Tate Modern, London. Courtesy Alexander Svensson/CCO 2.0

Down the line, there will almost certainly come a time for public-facing pressure campaigns. “Something that’s quite unique to cultural institutions is that funders are very sensitive to public perception,” Mahmood says. The reputational damage to the museum of having workers on strike in front of the main entrances is therefore likely to have real financial effects, and can be a significant source of leverage when the time comes to win a good first contract or negotiate a new one. 

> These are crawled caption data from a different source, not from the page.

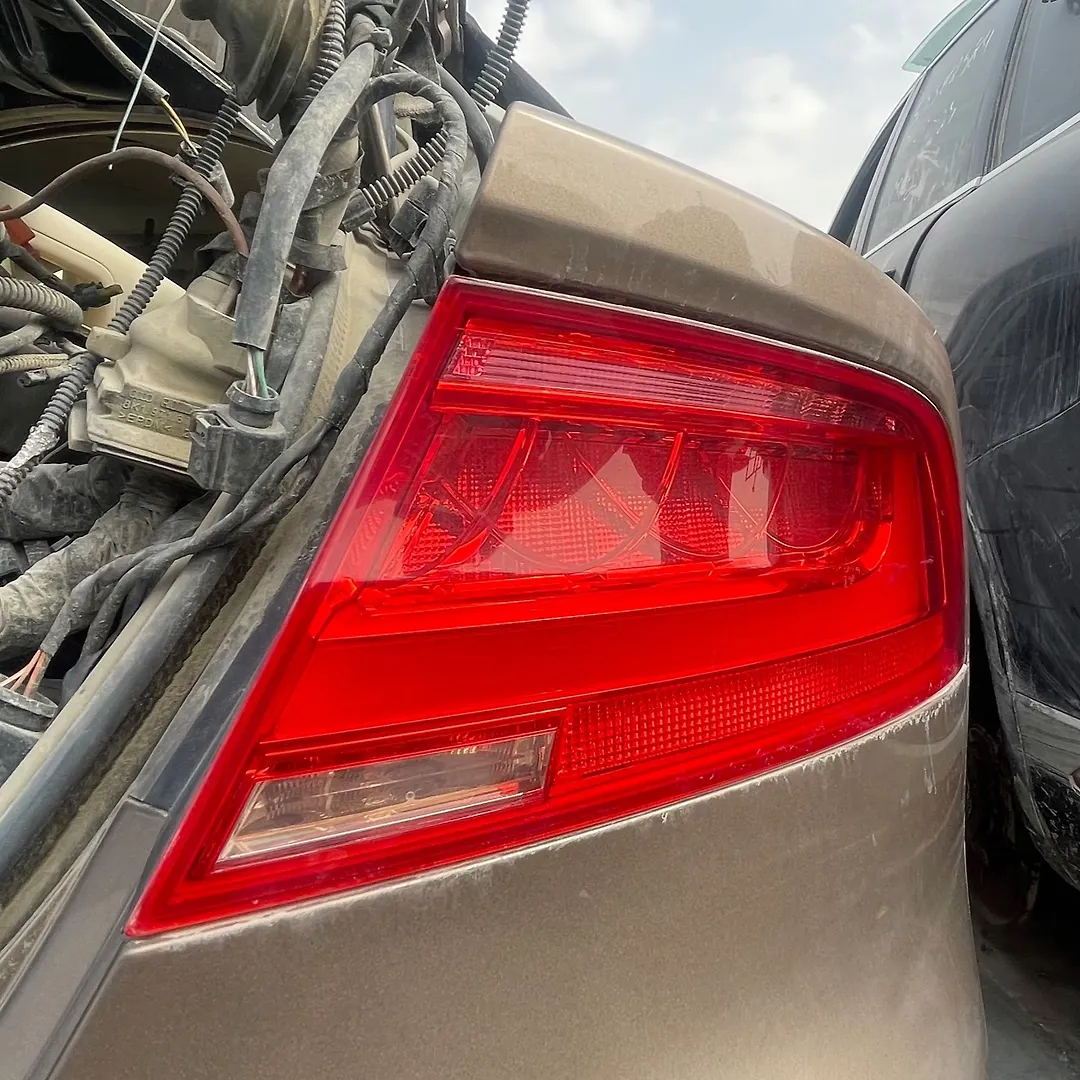 Tail Light (RH) - 2014 Audi A7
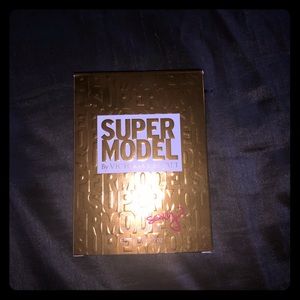 New Bottle Victoria Secret Super Model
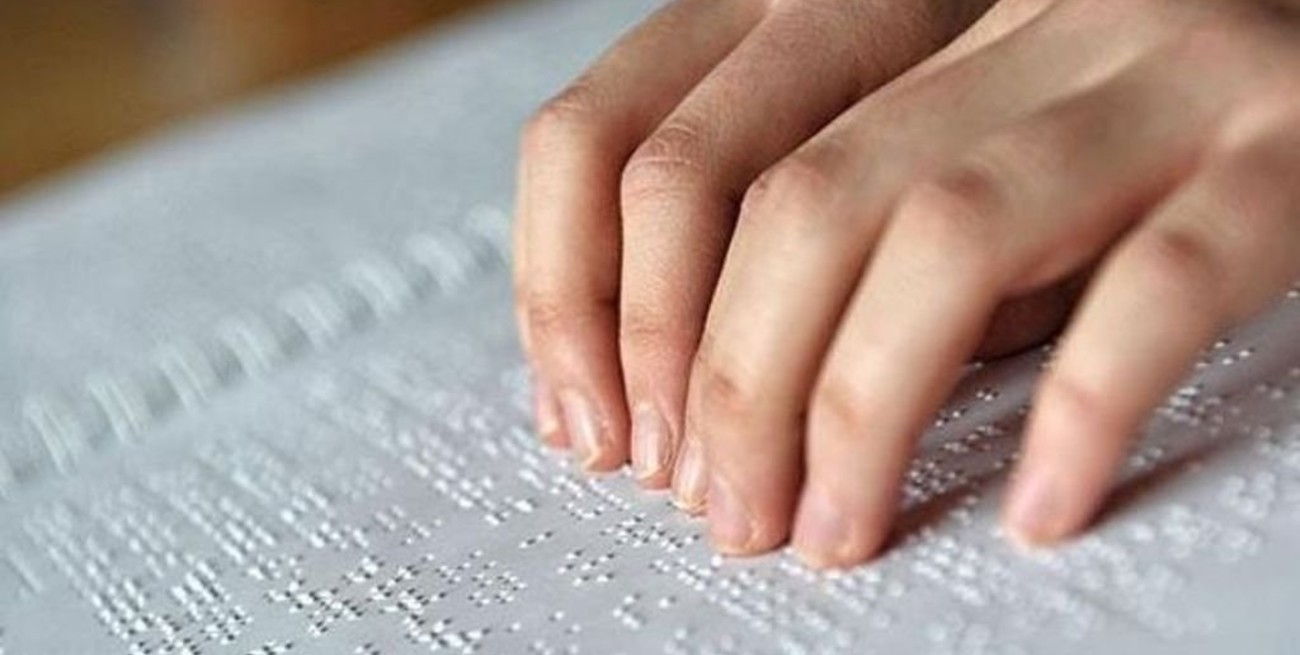 Se conmemora el Día Mundial del Braille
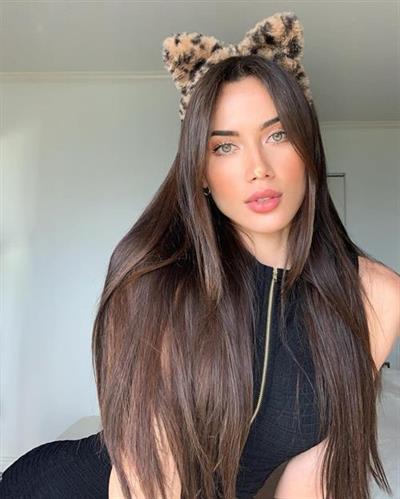 Georgina Mazzeo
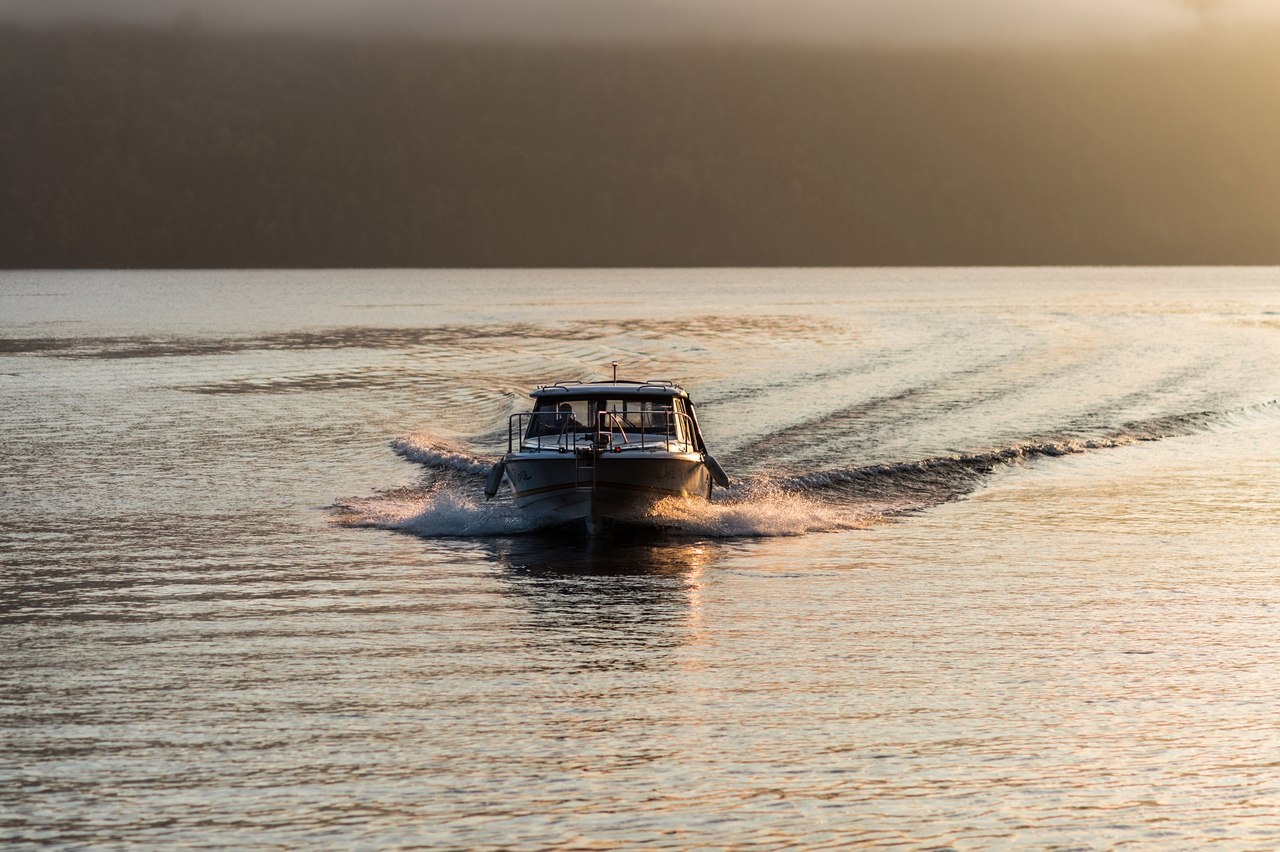 Урочище Актра - фото 22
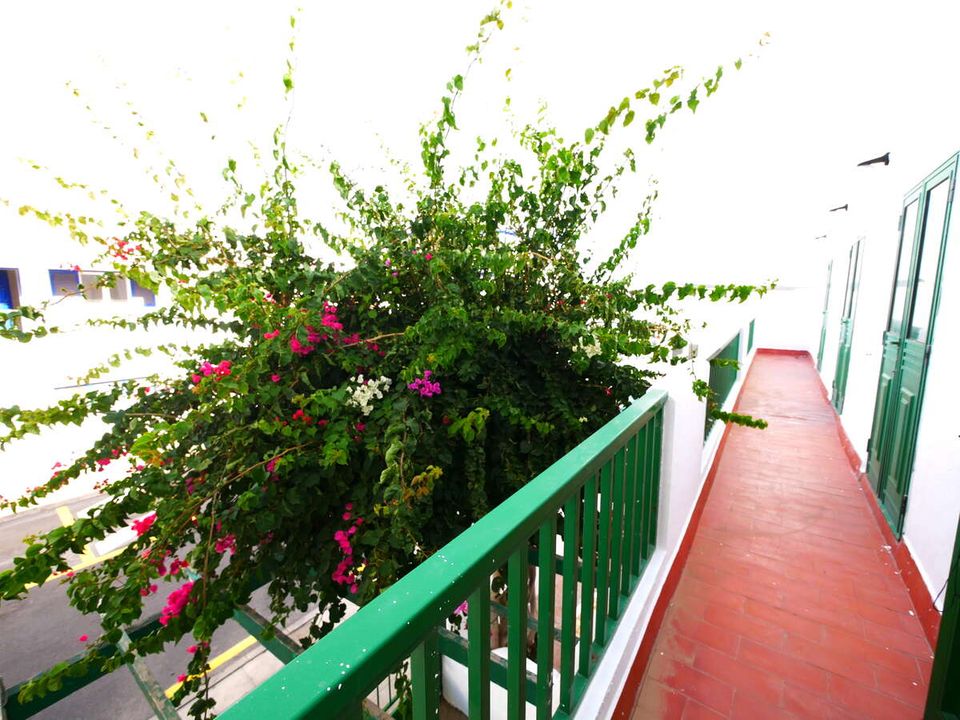 Byhus i Punta Mujeres, Lanzarote - foto 2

Back at MoMA, being organized for decades and periodically flexing the union’s muscle – including a 134-day strike of 250 workers in 2000 – has yielded pay and conditions well above industry standards. “Wages are higher at MoMA, especially for entry-level museum staff who would likely be really abused in other places. We’ve been able to protect benefits, and people have workplace rights that they wouldn’t have in another place,” Rosenstein says. “All of that should sound very familiar,” she adds. “They’re the same kinds of issues that a factory worker would be organizing around too.”